— Excerpted passage —
--
In early 2015, NASA awarded a contract extension to SpaceX for three CRS additional missions (CRS-13 to CRS-15). In June 2016, a NASA Inspector General report had this mission manifested for September 2017. The flight was then delayed from 13 September, 1 November, 4 December, 12 December, and 13 December 2017. SpaceX pushed off the launch to 15 December due to the detection of particulates in the second stage fuel system, taking the time to completely flush out the fuel and liquid oxygen tanks on the first and second stages as a precautionary measure.

The CRS-13 mission launched aboard a Falcon 9 Full Thrust rocket on 15 December 2017 at 15:36:09 UTC from the Cape Canaveral Air Force Station Space Launch Complex 40. The Dragon spacecraft rendezvoused with the International Space Station on 17 December 2017; the vehicle was captured by the Canadarm2 at 10:57 UTC and was berthed to the Harmony module's nadir docking port at 13:26 UTC. Dragon spent just under a month at the ISS: it was unberthed on 12 January 2018 at 10:47 UTC and was released from Canadarm2 on 13 January 2018 at 09:58 UTC. The spacecraft deorbited a few hours later, splashing down in the Pacific Ocean at 15:37 UTC carrying 4078 lb of equipment and science experiments.
--
— List of tasks —
[A] In the CRS-13 passage, repeat the text starting at the words "In early 2015, NASA" and stopping after the words "a precautionary measure.".
[B] Answer these questions from the CRS-13 passage:
(i) What was detected that led SpaceX to push the launch to 15 December?
(ii) What rocket carried the CRS-13 mission?
(iii) Which docking port of the Harmony module was Dragon berthed to?

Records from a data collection
--
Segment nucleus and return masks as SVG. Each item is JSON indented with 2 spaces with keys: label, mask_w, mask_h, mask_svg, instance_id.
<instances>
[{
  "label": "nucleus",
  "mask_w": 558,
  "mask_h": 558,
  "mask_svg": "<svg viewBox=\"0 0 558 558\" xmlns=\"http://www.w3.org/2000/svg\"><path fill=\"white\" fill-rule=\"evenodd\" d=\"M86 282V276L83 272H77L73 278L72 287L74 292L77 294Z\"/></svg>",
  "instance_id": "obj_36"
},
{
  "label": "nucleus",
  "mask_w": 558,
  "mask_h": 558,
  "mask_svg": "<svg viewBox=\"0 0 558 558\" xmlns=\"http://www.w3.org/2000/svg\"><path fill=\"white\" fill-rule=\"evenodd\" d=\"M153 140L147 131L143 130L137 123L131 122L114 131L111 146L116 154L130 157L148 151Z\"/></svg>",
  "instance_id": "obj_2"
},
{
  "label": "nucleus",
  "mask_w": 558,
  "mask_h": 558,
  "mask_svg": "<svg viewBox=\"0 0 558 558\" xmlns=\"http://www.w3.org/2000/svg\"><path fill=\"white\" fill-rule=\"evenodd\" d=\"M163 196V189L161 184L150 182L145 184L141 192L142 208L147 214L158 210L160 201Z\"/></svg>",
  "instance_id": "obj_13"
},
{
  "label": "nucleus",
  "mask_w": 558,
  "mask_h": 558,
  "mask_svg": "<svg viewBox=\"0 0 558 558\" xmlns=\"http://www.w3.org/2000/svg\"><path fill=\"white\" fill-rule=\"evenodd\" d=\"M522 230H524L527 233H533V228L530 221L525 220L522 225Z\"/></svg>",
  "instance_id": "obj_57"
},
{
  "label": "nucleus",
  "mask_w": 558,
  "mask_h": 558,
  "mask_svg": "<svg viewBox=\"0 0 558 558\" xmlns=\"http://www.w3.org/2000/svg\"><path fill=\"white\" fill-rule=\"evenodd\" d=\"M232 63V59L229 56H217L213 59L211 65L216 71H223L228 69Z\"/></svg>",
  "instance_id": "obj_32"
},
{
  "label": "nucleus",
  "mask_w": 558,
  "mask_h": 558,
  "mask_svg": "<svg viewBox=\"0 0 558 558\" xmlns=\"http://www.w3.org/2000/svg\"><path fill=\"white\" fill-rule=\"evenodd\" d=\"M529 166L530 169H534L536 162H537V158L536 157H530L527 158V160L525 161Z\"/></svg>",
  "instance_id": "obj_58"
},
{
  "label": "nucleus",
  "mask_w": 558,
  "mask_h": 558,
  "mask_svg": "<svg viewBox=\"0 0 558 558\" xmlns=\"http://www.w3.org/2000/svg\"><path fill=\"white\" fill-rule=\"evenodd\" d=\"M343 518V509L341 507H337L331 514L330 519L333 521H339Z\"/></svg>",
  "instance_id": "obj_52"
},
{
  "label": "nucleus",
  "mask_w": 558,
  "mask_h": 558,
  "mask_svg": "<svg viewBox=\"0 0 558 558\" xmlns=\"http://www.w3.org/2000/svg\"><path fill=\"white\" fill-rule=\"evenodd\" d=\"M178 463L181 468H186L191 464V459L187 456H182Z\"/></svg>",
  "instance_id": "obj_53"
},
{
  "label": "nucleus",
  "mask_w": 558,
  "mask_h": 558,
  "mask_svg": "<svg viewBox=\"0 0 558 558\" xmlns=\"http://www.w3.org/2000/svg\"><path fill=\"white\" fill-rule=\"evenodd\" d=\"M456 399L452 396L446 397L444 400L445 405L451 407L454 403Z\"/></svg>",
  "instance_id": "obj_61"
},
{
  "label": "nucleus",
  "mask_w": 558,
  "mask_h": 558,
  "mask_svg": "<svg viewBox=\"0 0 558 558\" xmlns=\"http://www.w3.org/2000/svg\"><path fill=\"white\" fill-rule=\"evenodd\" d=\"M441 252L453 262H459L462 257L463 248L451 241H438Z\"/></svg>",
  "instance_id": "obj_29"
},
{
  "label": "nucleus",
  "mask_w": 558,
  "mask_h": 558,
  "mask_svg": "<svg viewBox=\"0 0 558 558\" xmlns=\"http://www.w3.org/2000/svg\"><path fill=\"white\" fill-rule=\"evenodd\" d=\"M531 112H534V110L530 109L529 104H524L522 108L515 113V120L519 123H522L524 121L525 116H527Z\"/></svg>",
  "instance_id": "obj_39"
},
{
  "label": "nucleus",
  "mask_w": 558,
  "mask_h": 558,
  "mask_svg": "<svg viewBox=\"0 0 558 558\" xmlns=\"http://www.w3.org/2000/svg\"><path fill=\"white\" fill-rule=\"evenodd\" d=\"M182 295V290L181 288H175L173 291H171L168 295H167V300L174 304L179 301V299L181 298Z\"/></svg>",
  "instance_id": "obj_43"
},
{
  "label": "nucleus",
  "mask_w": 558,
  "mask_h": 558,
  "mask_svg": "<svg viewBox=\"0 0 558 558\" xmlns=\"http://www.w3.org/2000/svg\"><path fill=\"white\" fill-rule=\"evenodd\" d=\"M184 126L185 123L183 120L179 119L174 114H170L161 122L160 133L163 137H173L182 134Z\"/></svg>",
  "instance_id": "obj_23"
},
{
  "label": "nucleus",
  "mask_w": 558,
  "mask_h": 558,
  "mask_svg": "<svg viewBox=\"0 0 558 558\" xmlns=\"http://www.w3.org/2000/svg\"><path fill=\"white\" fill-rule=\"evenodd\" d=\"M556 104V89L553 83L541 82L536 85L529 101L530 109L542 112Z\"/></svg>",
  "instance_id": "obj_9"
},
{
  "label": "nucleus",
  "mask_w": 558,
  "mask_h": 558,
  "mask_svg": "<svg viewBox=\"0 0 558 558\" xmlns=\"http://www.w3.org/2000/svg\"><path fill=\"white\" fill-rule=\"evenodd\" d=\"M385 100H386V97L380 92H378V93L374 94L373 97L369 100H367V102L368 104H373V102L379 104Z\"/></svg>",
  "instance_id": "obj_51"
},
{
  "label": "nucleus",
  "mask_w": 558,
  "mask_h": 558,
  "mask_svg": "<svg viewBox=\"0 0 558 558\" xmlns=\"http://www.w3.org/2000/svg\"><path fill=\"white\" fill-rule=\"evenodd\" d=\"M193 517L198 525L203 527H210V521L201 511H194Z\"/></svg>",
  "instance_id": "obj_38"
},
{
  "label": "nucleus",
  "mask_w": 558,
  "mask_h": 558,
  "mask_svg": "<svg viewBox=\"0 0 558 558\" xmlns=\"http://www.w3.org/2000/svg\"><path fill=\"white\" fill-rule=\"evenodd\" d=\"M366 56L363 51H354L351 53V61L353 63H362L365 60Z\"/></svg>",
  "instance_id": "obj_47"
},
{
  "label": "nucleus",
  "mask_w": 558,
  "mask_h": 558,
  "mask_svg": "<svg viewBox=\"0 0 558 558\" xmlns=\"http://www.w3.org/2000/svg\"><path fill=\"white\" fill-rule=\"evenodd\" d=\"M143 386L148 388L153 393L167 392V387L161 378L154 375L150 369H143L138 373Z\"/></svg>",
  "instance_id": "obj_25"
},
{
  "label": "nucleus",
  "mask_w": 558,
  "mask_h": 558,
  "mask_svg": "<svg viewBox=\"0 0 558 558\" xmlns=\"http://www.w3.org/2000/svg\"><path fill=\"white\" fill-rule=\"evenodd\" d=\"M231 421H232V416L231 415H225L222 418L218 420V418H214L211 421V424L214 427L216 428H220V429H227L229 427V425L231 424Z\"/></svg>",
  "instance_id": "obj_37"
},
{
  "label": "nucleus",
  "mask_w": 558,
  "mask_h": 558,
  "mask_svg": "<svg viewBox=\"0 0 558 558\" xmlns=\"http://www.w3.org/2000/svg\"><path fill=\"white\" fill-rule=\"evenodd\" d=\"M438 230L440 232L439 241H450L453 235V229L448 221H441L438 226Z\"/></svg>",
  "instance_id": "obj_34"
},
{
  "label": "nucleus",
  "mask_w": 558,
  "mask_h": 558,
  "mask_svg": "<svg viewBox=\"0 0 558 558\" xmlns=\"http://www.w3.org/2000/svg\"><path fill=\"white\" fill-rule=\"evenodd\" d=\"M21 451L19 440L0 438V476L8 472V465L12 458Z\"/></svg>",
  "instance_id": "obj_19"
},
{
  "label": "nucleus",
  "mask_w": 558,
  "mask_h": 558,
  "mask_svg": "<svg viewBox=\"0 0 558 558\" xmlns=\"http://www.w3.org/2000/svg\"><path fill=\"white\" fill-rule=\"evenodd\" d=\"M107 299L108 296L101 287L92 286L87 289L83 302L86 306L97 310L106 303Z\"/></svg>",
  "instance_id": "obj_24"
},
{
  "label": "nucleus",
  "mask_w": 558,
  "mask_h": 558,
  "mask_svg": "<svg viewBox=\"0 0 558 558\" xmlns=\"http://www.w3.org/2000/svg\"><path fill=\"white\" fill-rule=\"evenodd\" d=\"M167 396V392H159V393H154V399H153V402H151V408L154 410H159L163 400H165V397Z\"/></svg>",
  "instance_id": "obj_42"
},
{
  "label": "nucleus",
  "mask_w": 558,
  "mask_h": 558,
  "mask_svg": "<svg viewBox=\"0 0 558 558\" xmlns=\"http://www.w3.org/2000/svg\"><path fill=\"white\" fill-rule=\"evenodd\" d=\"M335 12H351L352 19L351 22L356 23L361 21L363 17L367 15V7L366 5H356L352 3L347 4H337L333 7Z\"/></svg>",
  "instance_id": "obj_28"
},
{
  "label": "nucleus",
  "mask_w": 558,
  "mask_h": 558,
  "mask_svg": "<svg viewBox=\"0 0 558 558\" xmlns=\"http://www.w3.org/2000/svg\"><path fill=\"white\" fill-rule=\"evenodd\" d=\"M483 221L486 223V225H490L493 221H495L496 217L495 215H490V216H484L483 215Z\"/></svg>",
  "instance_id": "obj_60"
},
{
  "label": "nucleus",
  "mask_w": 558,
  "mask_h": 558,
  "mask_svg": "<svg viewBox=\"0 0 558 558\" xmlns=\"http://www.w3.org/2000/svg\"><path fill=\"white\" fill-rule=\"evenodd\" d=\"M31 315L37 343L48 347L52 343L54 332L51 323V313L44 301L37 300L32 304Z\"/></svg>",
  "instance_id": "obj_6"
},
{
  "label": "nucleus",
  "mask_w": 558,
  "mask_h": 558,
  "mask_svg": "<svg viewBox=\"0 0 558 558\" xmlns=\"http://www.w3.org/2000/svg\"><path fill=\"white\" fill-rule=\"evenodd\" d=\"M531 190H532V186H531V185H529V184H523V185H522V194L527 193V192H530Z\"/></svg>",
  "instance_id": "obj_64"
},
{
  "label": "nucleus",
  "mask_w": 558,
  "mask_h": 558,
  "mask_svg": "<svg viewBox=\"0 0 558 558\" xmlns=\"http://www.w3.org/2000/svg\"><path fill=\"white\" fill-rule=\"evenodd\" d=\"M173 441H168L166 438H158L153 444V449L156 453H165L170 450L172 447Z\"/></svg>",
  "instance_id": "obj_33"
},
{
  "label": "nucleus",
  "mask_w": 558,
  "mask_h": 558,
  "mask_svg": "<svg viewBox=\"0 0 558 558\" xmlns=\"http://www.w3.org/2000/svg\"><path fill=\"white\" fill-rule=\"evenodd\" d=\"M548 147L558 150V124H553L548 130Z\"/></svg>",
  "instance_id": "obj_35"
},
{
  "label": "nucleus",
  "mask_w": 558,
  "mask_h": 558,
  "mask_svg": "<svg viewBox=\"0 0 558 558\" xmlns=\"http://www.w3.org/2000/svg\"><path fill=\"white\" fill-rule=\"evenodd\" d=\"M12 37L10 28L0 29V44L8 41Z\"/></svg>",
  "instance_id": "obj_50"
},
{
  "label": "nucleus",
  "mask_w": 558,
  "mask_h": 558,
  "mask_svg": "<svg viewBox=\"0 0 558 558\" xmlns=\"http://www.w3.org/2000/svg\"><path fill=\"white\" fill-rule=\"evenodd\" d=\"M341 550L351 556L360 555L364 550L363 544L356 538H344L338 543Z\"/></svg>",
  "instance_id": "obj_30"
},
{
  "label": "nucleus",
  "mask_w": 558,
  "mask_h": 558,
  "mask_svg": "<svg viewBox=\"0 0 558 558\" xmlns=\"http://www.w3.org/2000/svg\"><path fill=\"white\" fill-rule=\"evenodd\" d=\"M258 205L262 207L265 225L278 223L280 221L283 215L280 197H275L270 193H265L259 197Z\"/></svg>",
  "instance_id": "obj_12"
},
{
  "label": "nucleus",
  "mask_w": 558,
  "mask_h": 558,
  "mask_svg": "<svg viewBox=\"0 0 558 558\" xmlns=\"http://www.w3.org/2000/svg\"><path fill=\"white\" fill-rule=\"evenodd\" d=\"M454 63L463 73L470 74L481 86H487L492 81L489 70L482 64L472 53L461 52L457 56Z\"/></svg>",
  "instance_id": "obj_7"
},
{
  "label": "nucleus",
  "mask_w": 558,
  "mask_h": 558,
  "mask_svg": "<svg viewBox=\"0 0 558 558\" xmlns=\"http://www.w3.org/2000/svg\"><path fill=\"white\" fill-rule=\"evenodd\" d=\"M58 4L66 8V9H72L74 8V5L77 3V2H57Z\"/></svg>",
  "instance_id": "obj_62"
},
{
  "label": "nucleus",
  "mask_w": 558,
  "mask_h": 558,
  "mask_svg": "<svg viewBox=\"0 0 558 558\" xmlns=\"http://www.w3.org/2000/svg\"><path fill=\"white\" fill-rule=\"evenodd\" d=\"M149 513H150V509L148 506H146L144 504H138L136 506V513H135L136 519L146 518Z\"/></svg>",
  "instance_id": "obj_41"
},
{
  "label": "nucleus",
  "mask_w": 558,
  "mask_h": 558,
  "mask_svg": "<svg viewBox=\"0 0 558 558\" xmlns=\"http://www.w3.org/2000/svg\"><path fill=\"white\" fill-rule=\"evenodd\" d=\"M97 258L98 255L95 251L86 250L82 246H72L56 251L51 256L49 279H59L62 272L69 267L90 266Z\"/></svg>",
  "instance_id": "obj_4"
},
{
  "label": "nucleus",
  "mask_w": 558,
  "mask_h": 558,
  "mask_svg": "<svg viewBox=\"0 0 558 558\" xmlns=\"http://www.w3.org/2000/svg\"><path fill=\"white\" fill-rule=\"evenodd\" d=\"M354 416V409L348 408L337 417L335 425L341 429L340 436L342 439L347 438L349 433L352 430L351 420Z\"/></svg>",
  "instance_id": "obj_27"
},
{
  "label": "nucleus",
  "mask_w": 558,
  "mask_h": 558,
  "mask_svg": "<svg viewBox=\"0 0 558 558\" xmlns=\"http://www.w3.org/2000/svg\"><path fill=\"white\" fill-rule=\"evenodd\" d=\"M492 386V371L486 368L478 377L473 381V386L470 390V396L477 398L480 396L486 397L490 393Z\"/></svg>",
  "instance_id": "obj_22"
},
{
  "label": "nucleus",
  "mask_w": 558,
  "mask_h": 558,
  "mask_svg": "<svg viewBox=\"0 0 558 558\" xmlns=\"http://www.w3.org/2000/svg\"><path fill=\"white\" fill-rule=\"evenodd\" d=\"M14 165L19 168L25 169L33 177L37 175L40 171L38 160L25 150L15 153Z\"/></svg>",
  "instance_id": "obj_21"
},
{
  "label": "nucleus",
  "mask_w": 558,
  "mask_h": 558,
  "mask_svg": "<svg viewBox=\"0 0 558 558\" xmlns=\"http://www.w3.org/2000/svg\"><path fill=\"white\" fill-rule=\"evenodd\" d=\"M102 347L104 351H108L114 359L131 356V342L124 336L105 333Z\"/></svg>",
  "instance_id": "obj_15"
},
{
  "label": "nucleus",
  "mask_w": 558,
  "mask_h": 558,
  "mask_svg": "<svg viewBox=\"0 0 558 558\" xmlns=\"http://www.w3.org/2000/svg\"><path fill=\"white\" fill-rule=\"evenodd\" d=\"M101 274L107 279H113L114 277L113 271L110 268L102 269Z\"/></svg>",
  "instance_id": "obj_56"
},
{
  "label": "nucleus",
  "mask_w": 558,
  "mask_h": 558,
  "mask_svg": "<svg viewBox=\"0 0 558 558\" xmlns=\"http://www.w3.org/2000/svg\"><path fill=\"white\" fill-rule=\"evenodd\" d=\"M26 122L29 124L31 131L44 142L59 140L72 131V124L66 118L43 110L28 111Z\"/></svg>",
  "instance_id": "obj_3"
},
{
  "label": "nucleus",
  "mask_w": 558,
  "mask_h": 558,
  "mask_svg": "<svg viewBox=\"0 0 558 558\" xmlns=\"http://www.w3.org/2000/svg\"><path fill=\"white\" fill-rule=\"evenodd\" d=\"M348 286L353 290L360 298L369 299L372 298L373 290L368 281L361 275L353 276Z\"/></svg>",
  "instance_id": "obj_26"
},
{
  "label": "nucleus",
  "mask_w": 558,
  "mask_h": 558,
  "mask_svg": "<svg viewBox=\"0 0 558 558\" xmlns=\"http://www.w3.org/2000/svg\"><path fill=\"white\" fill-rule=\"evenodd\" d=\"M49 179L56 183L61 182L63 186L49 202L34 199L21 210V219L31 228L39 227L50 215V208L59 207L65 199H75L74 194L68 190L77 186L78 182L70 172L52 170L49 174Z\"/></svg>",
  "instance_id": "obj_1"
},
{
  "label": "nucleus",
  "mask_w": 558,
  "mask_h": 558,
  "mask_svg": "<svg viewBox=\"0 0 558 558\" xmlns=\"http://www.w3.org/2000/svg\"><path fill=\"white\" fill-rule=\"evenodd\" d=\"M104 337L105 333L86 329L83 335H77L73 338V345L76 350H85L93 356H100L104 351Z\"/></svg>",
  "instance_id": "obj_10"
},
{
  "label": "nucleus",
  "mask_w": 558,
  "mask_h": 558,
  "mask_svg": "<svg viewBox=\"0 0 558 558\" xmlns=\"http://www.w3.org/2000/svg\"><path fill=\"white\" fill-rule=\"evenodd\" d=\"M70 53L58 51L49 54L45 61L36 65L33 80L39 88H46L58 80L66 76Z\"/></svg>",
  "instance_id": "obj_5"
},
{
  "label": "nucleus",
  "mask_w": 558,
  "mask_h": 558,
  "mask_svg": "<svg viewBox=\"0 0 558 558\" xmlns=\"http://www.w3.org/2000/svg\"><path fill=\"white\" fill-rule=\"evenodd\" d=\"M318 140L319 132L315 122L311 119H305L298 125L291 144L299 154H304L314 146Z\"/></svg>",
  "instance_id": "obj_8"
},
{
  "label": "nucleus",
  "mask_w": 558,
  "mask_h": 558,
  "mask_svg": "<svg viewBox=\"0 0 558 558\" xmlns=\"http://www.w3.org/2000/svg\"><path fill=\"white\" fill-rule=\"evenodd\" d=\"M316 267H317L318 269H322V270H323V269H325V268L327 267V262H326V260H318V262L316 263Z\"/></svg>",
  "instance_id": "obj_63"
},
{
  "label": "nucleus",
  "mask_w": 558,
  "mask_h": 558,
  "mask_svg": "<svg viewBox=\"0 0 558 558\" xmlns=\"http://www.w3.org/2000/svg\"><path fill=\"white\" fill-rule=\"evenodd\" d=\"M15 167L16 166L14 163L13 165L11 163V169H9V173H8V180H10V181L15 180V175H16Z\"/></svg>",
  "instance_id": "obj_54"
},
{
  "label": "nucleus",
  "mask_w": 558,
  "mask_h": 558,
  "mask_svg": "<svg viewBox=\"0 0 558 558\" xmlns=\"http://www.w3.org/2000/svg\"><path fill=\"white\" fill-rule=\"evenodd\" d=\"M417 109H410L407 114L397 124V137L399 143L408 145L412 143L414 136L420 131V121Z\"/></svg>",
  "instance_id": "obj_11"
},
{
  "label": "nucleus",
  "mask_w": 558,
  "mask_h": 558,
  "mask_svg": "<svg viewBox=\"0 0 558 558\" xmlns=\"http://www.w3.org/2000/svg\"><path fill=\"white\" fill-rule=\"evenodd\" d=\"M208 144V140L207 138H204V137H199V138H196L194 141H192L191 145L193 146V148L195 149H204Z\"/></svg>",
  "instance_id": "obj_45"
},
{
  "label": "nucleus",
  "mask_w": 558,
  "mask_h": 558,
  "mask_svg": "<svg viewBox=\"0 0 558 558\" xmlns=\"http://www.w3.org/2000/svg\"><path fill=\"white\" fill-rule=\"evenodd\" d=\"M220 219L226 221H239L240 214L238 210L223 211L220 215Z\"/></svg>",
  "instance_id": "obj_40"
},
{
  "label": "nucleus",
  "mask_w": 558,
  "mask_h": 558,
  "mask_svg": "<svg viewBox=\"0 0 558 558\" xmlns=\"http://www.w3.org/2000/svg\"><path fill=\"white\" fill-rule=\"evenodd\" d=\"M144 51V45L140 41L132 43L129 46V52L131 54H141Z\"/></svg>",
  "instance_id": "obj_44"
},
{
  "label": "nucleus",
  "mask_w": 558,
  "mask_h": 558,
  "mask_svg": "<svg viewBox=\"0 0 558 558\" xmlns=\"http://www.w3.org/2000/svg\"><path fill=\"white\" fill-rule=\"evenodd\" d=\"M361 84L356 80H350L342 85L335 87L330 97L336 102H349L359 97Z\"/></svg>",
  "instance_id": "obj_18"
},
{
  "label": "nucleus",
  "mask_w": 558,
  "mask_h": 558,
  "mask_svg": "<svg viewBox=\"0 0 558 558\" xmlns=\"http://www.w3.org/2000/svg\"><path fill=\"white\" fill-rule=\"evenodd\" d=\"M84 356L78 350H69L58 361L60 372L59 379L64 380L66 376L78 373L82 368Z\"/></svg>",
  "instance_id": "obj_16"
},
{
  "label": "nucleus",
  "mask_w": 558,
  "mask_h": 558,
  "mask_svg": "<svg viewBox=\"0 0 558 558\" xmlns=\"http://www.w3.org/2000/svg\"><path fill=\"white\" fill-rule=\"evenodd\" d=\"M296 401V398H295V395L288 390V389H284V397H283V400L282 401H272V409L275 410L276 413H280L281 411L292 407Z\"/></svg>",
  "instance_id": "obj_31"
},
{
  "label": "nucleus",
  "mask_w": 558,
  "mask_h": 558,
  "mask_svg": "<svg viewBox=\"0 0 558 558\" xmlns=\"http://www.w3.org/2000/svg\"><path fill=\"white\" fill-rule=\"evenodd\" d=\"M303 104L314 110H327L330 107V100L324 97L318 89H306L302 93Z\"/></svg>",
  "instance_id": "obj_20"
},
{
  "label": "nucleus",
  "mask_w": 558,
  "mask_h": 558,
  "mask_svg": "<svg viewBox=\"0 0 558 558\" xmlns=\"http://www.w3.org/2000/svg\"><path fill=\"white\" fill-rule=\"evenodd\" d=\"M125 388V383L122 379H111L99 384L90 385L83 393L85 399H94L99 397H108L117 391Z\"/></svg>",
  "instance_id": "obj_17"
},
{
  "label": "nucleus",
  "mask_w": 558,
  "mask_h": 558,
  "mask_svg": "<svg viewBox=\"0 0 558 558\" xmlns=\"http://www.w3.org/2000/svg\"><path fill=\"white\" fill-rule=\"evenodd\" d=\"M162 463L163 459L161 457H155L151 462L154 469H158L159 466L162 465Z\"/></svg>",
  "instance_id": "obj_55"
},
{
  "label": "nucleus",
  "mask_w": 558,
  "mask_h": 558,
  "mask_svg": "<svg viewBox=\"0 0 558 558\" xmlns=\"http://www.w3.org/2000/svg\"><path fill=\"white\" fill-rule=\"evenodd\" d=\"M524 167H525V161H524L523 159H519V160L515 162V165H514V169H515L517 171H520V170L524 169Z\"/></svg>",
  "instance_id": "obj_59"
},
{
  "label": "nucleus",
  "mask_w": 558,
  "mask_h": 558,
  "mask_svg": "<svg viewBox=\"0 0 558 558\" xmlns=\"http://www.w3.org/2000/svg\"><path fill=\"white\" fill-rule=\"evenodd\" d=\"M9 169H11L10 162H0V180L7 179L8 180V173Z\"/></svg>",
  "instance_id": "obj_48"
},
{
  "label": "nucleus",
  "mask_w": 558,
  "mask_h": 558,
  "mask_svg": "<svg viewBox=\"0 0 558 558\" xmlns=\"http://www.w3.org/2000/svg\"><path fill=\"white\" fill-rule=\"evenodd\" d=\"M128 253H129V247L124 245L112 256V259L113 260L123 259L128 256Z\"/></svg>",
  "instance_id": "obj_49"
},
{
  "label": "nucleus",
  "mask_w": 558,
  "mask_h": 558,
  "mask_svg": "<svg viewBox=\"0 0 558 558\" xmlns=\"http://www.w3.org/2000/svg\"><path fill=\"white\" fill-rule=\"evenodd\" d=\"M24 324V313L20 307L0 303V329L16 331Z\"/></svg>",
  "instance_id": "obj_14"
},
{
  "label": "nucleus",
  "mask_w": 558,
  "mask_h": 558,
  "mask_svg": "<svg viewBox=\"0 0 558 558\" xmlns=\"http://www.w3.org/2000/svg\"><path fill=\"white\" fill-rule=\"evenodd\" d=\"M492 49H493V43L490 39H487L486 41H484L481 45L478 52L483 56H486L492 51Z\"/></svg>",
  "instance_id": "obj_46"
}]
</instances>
--
— Problem solutions —
[A]
In early 2015, NASA awarded a contract extension to SpaceX for three CRS additional missions (CRS-13 to CRS-15). In June 2016, a NASA Inspector General report had this mission manifested for September 2017. The flight was then delayed from 13 September, 1 November, 4 December, 12 December, and 13 December 2017. SpaceX pushed off the launch to 15 December due to the detection of particulates in the second stage fuel system, taking the time to completely flush out the fuel and liquid oxygen tanks on the first and second stages as a precautionary measure.

[B]
(i) Particulates in the second stage fuel system.
(ii) A Falcon 9 Full Thrust rocket.
(iii) The nadir docking port.